La Commission Winograd a terminé ses travaux et présenté ses conclusions le 30 janvier. Elle a imputé l’entière responsabilité de l’échec au Liban à l’armée et, contrairement à la plupart des auteurs en Israël, j’ai trouvé un certain réconfort dans cette approche : dans un Etat où l’armée constitue un type d’autorité dominant et un corps autonome, souvent supérieur à la Knesset et au gouvernement, et qui met ce dernier face à ses propres choix pour ses actions sur le terrain, elle doit assumer ses responsabilités et pas seulement dans les succès mais aussi dans les échecs. Rien, bien sûr, ne doit exonérer le niveau politique de sa responsabilité car il a été élu pour prendre la responsabilité du gouvernement de l’Etat, y compris dans les domaines où l’armée n’agit pas comme il le souhaiterait.
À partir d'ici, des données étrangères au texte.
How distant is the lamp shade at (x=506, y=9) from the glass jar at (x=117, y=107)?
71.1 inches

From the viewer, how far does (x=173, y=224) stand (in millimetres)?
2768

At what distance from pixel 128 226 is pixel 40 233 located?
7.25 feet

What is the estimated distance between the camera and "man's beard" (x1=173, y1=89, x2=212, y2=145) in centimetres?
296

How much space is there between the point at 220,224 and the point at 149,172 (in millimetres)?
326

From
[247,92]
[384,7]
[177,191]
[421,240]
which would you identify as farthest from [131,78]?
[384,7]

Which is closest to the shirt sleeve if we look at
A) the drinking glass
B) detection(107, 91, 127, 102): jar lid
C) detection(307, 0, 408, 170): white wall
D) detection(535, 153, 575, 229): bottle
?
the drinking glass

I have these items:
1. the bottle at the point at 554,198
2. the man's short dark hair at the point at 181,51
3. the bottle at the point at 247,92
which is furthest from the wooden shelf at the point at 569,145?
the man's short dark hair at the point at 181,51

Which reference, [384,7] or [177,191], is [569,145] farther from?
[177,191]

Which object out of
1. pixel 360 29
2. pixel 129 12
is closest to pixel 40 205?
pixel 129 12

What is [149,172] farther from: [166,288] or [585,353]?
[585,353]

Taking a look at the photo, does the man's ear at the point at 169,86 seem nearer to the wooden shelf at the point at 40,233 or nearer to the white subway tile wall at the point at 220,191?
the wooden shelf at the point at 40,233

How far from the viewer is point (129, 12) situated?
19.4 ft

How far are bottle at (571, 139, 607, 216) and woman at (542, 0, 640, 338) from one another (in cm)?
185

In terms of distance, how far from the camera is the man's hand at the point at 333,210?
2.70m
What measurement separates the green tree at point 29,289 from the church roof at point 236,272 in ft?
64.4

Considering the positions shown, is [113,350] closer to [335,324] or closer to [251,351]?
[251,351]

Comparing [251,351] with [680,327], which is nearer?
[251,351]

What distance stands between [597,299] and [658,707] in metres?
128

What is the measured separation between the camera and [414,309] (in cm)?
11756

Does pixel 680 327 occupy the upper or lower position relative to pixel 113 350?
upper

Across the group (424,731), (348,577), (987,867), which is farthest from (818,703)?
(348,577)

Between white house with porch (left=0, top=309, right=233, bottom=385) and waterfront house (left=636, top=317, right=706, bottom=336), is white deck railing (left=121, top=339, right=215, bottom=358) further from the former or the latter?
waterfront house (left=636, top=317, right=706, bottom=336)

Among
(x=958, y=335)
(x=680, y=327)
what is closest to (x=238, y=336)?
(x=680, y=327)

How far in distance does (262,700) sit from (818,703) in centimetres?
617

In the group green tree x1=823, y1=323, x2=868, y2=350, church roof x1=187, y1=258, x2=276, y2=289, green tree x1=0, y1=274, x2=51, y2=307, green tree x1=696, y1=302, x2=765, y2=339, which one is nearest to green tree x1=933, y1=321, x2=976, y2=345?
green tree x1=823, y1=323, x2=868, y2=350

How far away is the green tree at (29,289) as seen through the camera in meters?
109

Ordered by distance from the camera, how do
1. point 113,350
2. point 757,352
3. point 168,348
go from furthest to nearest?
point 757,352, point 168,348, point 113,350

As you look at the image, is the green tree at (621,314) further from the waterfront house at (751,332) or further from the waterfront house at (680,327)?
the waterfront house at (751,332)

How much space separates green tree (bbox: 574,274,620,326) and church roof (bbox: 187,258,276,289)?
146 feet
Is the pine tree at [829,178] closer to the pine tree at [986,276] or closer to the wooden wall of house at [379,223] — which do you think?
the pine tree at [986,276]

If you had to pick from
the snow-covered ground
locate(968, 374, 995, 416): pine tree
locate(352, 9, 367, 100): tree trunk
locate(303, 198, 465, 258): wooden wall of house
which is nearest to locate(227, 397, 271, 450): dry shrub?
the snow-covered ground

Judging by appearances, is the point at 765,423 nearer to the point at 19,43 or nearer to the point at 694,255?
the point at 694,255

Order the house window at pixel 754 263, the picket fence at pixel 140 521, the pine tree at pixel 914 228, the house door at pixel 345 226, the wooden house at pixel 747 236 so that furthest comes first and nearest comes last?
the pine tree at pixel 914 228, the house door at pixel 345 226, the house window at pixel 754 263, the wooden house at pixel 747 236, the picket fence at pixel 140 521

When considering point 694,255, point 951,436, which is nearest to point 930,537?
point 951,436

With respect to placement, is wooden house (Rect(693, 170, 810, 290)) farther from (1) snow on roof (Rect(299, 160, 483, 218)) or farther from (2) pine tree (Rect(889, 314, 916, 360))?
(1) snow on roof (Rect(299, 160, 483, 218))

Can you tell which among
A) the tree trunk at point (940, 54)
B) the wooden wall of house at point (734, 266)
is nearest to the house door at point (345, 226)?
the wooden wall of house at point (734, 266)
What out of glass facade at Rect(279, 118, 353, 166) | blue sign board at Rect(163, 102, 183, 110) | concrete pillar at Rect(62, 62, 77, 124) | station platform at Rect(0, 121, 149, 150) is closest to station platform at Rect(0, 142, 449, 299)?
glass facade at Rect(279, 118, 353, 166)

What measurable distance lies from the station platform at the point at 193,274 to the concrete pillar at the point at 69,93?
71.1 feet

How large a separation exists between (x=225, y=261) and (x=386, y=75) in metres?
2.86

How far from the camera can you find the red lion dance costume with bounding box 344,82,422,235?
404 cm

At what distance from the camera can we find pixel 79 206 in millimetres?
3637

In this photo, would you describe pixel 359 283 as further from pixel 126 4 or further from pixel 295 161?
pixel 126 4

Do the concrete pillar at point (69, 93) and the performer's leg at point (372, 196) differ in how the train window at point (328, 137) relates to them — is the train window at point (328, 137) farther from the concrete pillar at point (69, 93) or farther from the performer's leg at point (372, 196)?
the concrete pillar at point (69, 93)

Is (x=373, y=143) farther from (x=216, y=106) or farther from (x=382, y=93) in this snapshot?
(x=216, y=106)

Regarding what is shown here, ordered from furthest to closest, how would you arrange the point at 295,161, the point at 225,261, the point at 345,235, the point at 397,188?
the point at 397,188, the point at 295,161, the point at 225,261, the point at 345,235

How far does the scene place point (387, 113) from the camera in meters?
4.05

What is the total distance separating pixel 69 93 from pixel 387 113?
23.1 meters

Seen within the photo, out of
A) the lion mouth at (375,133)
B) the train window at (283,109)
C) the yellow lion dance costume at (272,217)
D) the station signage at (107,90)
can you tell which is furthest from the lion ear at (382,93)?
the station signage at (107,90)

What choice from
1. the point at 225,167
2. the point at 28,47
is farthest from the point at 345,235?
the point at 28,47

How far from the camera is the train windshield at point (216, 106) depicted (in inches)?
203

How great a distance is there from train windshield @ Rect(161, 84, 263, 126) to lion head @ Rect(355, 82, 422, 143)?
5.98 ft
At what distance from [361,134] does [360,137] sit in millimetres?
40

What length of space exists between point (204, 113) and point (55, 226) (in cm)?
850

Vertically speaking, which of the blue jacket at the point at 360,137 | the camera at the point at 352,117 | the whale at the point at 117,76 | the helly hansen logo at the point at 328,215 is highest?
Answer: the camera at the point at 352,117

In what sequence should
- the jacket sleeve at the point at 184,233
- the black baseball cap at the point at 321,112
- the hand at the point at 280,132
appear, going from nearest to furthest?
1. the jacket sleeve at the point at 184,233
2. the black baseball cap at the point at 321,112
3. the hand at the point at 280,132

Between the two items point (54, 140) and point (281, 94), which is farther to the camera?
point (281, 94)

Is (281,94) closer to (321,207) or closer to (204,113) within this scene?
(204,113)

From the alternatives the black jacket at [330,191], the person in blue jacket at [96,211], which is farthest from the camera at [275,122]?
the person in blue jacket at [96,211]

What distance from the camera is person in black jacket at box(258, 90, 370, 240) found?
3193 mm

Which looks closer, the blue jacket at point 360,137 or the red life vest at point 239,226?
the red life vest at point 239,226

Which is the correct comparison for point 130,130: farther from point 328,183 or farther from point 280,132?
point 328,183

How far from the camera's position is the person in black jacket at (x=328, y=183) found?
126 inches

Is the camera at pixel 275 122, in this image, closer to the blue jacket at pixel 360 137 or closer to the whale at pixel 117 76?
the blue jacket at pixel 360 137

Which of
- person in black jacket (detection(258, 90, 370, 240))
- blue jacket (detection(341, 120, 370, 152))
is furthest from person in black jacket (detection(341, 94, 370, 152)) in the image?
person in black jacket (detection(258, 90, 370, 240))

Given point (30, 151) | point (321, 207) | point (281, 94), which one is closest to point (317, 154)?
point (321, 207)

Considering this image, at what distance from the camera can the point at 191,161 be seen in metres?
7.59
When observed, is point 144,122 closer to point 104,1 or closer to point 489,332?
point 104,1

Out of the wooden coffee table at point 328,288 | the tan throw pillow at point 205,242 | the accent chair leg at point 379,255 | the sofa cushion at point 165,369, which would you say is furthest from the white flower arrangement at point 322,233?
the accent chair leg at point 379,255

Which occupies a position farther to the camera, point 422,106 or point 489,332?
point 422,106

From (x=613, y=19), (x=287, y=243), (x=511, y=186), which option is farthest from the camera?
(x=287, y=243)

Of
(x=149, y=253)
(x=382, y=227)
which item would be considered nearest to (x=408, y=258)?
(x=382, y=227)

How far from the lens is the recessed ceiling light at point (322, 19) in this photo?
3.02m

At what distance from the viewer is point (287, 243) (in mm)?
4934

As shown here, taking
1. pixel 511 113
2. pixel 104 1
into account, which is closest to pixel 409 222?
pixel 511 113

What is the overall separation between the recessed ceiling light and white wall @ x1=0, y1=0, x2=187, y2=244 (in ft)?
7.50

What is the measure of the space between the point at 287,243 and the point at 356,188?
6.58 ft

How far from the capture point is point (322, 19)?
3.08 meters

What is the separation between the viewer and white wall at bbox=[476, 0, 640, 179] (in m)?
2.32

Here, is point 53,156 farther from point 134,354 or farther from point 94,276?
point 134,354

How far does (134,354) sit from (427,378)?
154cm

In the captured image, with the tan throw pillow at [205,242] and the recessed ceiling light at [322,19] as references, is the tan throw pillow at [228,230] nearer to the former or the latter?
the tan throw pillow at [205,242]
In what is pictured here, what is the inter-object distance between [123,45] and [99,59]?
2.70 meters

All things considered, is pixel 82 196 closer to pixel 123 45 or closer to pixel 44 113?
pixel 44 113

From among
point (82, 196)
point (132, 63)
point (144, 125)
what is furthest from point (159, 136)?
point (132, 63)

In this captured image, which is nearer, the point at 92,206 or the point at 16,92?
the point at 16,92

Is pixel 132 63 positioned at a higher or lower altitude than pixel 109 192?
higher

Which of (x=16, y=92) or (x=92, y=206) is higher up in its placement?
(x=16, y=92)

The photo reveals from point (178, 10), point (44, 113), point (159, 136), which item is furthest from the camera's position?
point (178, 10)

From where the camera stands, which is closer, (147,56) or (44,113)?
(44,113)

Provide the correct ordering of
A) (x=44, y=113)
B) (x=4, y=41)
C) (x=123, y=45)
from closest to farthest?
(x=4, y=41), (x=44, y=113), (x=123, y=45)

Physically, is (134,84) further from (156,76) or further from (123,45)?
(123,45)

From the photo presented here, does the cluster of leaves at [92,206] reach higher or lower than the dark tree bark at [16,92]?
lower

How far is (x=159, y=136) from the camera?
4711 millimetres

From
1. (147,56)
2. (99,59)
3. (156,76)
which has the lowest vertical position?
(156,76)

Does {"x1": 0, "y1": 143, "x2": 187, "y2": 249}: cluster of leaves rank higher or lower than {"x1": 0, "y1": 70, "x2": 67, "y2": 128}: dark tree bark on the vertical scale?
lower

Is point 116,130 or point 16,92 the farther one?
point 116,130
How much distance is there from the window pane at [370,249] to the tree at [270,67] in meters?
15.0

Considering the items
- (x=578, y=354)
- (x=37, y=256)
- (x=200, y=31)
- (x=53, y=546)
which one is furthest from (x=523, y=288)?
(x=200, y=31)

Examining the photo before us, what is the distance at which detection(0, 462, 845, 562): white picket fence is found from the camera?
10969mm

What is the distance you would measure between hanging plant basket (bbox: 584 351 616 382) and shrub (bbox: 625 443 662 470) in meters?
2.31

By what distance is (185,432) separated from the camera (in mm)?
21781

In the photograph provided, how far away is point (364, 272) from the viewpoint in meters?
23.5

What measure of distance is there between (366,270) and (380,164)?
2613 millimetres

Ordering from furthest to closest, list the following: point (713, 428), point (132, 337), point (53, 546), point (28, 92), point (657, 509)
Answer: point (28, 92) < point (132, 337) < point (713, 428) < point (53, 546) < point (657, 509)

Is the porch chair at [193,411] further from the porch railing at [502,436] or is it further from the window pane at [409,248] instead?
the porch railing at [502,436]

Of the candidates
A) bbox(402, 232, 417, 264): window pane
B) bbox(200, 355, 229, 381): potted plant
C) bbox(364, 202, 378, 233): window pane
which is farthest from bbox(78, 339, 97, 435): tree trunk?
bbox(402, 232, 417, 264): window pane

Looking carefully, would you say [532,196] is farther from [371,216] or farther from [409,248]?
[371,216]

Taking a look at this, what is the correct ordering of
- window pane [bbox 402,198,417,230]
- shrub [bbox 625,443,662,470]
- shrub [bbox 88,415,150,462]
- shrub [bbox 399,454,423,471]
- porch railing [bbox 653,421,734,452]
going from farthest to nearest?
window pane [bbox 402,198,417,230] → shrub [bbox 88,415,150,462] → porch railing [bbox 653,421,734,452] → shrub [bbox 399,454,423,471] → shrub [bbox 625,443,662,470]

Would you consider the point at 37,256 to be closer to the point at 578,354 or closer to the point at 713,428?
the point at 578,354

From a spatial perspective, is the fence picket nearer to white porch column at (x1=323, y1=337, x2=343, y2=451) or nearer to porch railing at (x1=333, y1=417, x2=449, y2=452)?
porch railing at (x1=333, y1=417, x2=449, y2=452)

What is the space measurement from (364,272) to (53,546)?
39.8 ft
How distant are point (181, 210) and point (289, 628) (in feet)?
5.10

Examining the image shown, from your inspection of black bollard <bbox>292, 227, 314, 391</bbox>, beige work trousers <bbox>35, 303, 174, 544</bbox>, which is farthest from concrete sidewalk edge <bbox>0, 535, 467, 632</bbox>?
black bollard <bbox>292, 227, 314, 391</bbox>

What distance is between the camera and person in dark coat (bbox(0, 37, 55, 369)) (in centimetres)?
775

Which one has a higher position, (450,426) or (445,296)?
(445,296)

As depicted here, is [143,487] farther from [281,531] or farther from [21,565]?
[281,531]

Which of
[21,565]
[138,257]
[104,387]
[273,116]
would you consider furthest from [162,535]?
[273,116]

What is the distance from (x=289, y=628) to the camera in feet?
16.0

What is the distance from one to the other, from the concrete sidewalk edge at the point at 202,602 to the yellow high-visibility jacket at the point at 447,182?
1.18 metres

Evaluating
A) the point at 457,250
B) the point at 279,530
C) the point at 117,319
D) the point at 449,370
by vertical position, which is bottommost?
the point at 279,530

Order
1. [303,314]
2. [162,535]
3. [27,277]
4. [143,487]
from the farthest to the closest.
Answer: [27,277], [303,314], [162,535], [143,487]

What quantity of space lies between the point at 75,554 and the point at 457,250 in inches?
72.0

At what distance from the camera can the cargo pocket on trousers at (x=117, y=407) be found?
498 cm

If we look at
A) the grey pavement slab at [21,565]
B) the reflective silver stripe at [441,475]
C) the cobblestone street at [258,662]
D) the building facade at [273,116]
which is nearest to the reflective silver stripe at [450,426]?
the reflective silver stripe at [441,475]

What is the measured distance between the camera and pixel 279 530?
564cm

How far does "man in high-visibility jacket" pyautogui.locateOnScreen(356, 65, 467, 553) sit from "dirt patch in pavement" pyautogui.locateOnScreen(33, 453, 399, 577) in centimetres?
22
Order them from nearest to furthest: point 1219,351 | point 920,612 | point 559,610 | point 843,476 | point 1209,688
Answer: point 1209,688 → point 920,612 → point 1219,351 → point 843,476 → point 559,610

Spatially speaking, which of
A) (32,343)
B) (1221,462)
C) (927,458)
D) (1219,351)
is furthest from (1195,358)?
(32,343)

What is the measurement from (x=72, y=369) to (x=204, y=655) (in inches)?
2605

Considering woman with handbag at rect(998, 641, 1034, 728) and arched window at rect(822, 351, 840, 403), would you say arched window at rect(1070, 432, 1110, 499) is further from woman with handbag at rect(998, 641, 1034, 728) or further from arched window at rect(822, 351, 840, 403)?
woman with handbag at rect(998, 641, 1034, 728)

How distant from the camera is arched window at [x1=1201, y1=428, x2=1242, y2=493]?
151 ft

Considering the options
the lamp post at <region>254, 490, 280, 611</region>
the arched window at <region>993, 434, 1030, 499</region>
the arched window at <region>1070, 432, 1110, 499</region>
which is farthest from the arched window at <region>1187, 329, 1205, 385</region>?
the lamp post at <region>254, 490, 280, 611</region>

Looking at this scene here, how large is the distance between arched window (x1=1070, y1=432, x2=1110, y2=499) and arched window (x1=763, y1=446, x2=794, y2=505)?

Cependant, ce qui m’a outré à la lecture des 600 pages du rapport Winograd, c’est l’absence totale de référence à la question primordiale qui aurait dû être examinée dans cette enquête sur cette seconde guerre du Liban : les crimes de guerre et les violations systématiques du droit international pour tout ce qui concerne la défense des civils en temps de guerre. Cette carence rend les membres de la pas si respectable Commission Winograd co-responsables de ces crimes de guerre. A partir de là, il nous faut tirer deux conclusions tangibles.

La première, c’est que la Cour internationale de Justice de La Haye doit être saisie. Le droit international fait obligation aux Etats de juger les individus accusés de crimes de guerre, et si ces Etats ne s’en acquittent pas, l’affaire doit être portée devant une juridiction internationale. Si la Commission Winograd a agi dans le cadre de son mandat tel que limité par le gouvernement qui l’a désignée, elle a néanmoins failli en sa qualité d’organe dont la responsabilité impliquait d’examiner la question des droits humains et les présomptions sérieuses sur les crimes de guerre commis par l’armée israélienne au Liban. L’Etat libanais, comme tout autre Etat ayant directement ou indirectement subi des dommages par la guerre du Liban, est par conséquent tenu d’exiger que les gens suspectés de crimes de guerre et qui n’ont pas été jugés dans leur propre pays soient déférés devant une cour internationale.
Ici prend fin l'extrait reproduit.